Spatial reasoning records:

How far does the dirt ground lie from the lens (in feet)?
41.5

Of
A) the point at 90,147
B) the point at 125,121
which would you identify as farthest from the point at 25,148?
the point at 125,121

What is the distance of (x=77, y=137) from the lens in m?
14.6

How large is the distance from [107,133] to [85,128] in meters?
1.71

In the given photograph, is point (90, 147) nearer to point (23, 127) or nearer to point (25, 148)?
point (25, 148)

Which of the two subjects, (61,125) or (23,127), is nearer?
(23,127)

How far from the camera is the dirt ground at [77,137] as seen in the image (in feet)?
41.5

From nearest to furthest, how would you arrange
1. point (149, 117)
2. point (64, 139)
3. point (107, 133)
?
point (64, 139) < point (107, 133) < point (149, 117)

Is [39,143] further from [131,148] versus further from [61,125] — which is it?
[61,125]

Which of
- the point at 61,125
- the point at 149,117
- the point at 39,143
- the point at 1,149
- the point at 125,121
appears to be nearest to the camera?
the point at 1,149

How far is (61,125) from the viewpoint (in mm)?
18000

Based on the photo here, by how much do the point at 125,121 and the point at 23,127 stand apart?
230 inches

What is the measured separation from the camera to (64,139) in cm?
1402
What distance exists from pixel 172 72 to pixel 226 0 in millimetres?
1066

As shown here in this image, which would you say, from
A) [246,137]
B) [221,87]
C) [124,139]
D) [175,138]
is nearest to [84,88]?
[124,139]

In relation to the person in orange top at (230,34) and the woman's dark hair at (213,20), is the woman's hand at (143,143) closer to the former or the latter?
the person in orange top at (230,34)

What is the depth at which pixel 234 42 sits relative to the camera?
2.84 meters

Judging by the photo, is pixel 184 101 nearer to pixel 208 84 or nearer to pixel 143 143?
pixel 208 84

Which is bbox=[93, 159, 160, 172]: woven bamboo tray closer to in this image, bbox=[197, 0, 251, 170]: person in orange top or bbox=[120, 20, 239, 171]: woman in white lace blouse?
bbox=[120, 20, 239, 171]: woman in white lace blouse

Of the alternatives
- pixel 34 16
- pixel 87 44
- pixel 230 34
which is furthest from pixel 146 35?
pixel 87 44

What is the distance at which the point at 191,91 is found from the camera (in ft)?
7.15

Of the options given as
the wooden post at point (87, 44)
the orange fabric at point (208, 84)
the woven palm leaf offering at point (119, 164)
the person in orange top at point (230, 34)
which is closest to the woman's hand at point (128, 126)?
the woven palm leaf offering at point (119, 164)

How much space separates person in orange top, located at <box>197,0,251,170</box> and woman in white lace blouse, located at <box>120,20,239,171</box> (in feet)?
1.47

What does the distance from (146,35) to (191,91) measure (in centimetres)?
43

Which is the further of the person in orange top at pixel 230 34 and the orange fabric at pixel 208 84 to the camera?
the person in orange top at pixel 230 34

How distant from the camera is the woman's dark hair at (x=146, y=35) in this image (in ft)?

Set exercise
Take the lines from the one containing "What is the depth" to the last line of the material above and write them out exactly.

Task result
What is the depth at which pixel 234 42 sits relative to the camera?
2.84 meters

Judging by the photo, is pixel 184 101 nearer to pixel 208 84 or nearer to pixel 143 143?
pixel 208 84

Which is bbox=[93, 159, 160, 172]: woven bamboo tray closer to in this image, bbox=[197, 0, 251, 170]: person in orange top or bbox=[120, 20, 239, 171]: woman in white lace blouse?
bbox=[120, 20, 239, 171]: woman in white lace blouse

Of the alternatives
- pixel 34 16
- pixel 87 44
- pixel 230 34
which is furthest from pixel 146 35?
pixel 87 44

What is the distance at which the point at 191,91 is found from the camera (in ft)?
7.15

Of the options given as
the wooden post at point (87, 44)
the orange fabric at point (208, 84)
the woven palm leaf offering at point (119, 164)
the person in orange top at point (230, 34)
which is closest to the woman's hand at point (128, 126)?
the woven palm leaf offering at point (119, 164)

How much space separates person in orange top, located at <box>197,0,251,170</box> and woman in white lace blouse, located at <box>120,20,239,171</box> (in feet)?
1.47

What does the distance from (146,35) to (191,91) measure (in centimetres)?
43

Which is the further of the person in orange top at pixel 230 34 and the orange fabric at pixel 208 84 to the camera?
the person in orange top at pixel 230 34

How distant from the camera is the woman's dark hair at (x=146, y=35) in this image (in ft)?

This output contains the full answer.